Cuba breaks silence: there was secret dialogue with Washington
President Miguel Díaz-Canel confirmed what many suspected: Cuba and the United States have been talking. In the midst of an energy crisis that has the island on the verge of collapse, the Cuban president admitted this Friday that there were conversations “to seek solutions through dialogue.”
But he did not give details. He only mentioned “international factors” that facilitated these exchanges. An information gap that others immediately began to fill.
The secret meeting in the Caribbean
Two US officials revealed to the AP what really happened: Marco Rubio, the hard-line senator towards Cuba, met secretly with Raúl Guillermo Rodríguez Castro. Yes, Raúl Castro’s grandson.
“Rubio met secretly with Raúl Guillermo Rodríguez Castro on the sidelines of a meeting of CARICOM leaders”
The meeting was in February, during a Caribbean summit in Saint Kitts and Nevis. At the time, Rubio declined to say who he was speaking to. Now we know.
The White House, for its part, noted that the discussions seek to “press important changes” in Cuba. Trump has been clear: Cuban leaders would do well to avoid the fate of Nicolás Maduro.
The real crisis: no light, no water, no hope
While diplomacy advances in secret, Cubans face a brutal reality. Díaz-Canel admitted it bluntly:
“The impact is tremendous”
Three months without oil shipments. Paralyzed thermoelectric plants. Surgeries postponed for “tens of miles of people.” Transportation, communications, education—all affected.
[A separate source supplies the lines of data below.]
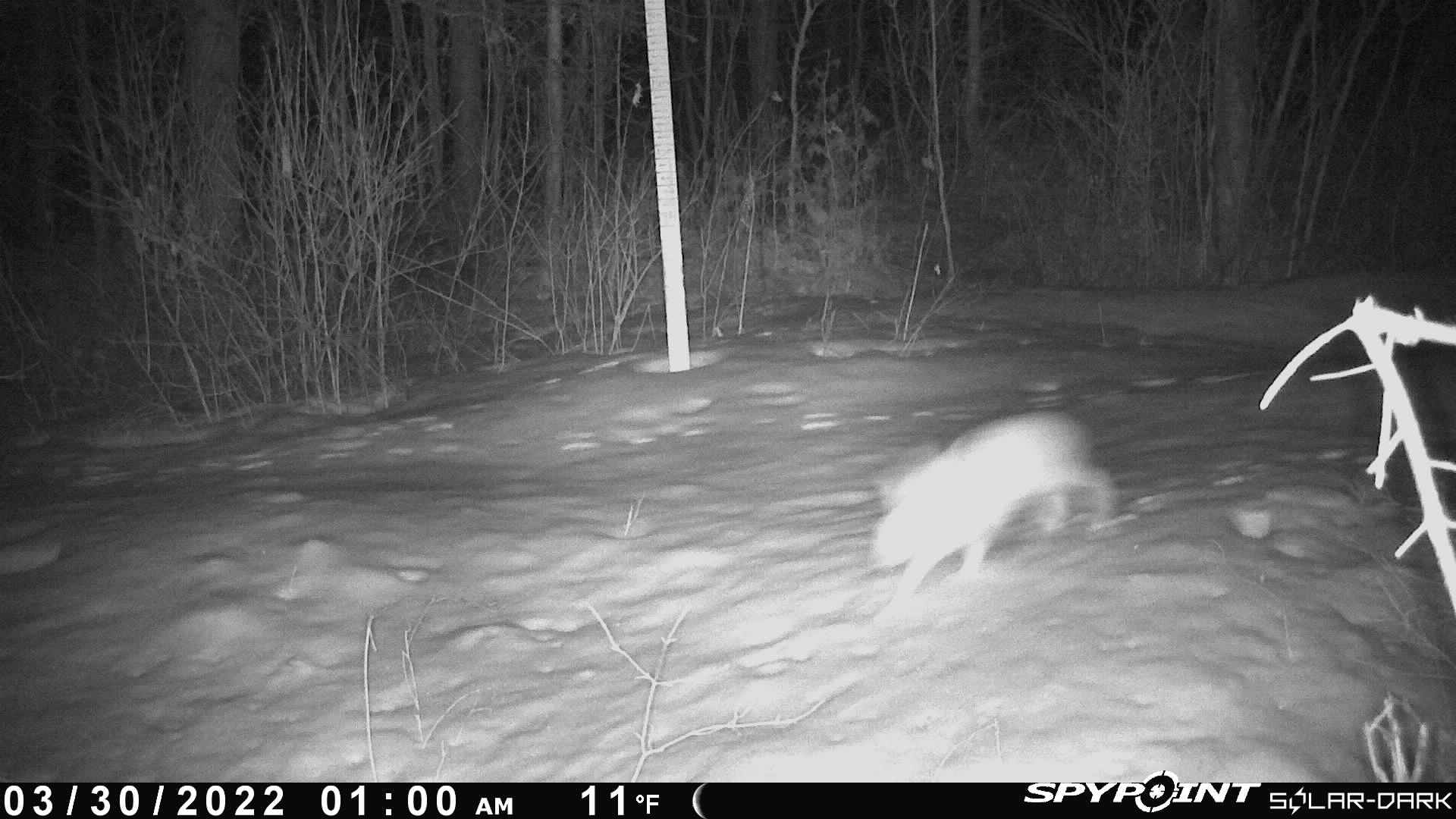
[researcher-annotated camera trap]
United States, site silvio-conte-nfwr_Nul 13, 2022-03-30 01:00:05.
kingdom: Animalia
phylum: Chordata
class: Mammalia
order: Lagomorpha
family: Leporidae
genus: Lepus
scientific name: Lepus americanus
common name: snowshoe hare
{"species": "snowshoe hare (Lepus americanus)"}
“The Cuban is desperate,” says Elvis Hernández, 62 years old. “Without light, without water, you cannot live.”
The temporary solution has been surreal: more than 115 bakeries converted to run on firewood or coal. A throwback to another century.
And now what?
The US State Department is considering reducing staff at its embassy in Havana because… there is not enough fuel to operate. Ironic: the blockade affects even those who implement it.
Brian Fonseca, an expert at Florida International University, warns:
“Diplomatic staff are your eyes and ears on the ground. A degradation scenario could complicate the United States’ understanding of what is happening”
Meanwhile, Trump continues to send public messages: Cuba is “on the edge” and expects a “big change.” Díaz-Canel responds by seeking areas of cooperation to “guarantee security and peace.”
Cubans like Miguel García only want concrete results: “If agreements are reached that improve our situation, the better.”
The real question is whether these secret talks are a prelude to real change or just another chapter in six decades of tensions. With Cuba on the brink of energy collapse and Washington pushing for drastic changes, time is running out for both.